At the moment, millions of minds are racing.  It’s a very strange time as we navigate through our new normal.  Your mental wellbeing has never been more important.  To slow down, we need to get grounded.  You can use this free grounding meditation guide I made earlier this year.  Sometimes when you sit or lie down, you may notice that your mind is very noisy.  Perhaps you need to lie down longer and use some more tools.  I like to pick a couple of tunes that chill me out.  It’s also important to be self compassionate.  The fact you have a fast brain is a huge compliment.  You are active and no doubt achieving lots which is impressive.  But that can only last for so long before you are in danger of crashing.

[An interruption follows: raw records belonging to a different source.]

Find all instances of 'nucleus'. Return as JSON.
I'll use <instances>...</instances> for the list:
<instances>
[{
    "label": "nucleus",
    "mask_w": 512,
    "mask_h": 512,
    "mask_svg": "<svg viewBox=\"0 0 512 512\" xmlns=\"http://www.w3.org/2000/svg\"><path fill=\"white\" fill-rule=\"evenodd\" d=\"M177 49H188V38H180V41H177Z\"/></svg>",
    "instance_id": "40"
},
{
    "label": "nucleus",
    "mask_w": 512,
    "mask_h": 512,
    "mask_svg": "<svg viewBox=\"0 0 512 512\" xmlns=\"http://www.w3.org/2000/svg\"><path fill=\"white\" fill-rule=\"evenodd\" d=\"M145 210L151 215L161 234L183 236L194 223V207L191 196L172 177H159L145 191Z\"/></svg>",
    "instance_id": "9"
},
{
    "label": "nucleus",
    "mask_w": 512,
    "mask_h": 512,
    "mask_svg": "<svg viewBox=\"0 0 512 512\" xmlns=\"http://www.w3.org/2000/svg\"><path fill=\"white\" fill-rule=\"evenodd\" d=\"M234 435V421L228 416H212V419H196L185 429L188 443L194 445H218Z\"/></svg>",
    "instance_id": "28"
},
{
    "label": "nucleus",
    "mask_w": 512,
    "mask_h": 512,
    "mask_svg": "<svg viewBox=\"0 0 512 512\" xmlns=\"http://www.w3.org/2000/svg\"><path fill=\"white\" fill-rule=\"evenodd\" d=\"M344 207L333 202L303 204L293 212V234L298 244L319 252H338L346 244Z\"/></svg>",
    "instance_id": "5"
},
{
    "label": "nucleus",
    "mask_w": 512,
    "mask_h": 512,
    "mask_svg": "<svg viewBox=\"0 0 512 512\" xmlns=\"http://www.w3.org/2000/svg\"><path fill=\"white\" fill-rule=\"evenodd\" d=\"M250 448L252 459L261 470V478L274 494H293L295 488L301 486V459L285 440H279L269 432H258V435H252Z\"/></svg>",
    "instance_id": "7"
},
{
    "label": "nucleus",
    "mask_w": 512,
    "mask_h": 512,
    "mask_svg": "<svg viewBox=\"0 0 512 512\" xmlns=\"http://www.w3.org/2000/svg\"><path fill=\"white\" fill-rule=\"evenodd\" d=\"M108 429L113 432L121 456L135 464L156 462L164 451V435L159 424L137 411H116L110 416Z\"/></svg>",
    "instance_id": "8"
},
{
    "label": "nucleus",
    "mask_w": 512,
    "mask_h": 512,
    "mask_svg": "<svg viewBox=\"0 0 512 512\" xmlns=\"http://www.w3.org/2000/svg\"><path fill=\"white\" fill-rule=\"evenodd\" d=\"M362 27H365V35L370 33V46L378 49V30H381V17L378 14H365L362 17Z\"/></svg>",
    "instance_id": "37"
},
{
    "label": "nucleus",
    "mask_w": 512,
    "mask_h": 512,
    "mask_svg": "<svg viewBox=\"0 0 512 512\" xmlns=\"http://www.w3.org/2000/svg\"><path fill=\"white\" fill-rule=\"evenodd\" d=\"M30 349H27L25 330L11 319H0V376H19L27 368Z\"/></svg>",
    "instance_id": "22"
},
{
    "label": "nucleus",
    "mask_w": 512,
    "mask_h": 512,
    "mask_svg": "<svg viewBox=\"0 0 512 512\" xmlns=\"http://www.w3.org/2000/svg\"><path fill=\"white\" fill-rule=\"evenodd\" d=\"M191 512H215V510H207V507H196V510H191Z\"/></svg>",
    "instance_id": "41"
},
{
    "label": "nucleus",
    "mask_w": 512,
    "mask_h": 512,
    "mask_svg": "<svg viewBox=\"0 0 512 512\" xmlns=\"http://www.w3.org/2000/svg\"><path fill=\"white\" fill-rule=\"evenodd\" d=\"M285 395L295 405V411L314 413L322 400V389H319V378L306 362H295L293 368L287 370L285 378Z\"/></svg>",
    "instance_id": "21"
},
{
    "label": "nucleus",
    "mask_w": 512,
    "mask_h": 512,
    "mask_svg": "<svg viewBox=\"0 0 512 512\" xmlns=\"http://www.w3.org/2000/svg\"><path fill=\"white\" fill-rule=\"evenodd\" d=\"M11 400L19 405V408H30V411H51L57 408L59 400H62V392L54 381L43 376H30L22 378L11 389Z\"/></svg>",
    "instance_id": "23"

When I got sick, my mind wasn’t just full with work.  It will full with everything.  Relationships and what needed to change or improve, inspiring friends, energy and my faith and how real it felt.  In many ways, I was super excited and felt like I was transforming at a fast rate.  When we make time to get still and open up our minds, these feelings are to be expected.  I was also confused and worried about some behaviours I couldn’t control that had an impact on my day to day life.  I flipped from a highly positive and loving lens to a scared and negative lens.  It all got too much and I stopped sleeping, which over time, made me very unwell.  As I had never experienced a mental illness, I didn’t know the warning signs.  A racing mind is always a warning sign.  One I will always manage going forward, because now I know that my mind can shut down and at an even faster rate than lockdown 2020.

 

As the Queen advised the nation last week, it’s great to have healthy routines such as prayer and/or meditation before bed or when you wake up.  I love breathing slowly in the shower and bath, driving with musis or going for a run to clear the mind and feel a sense of calm.  When we go through our day feeling grounded, we are more present which means that our conversations are more meaningful.  You can ground at any point in the day, it can often start by setting an intension.  Perhaps your intension is to listen harder and show empathy or to have a mindful walk during your lunch break.  I also try to ground myself during yoga and other forms of exercise.  Before lockdown, I attended some incredible yoga sessions which involved creative writing towards the end.  When we carry out activities that slow down our mind, we open up our hearts.  I loved hearing Andrew Johnson talk about this recently on my podcast.

I read recently about ‘tree bathing’.  A tree is naturally grounded and I adore spending time walking in the woods or a forrest.  I ensure I take the current allocated daily walk with the kids or run. I always feel refreshed with a slower mind after this, of course it is better to leave the phones at home.  I love making vlogs when I am out and about, but try and leave my phone home 80% of the time.  I also have a new rule, no screens in my bedroom after 7pm at night.  My sleeping has improved dramatically, almost too much zzzzzz.

There are lots of things that can trigger your mind.  For me, at the moment, it is feelings of guilt and confusion that come in and out from the period I was unwell and not myself.  The nurses remind me that my words and actions then were not Jojo Fraser, they were an illness.  Journaling helps me process and dump the stuff that no longer serves me.  As do long snuggles with my kids and sitting in the hot tub, gazing at the sky.  Find your things and make them a priority.  I spoke on BBC radio yesterday about how we need to switch off the constant news alerts and switch on some trash cough love is blind on netflix does the job.  We all need a little bit of distraction.  Take it.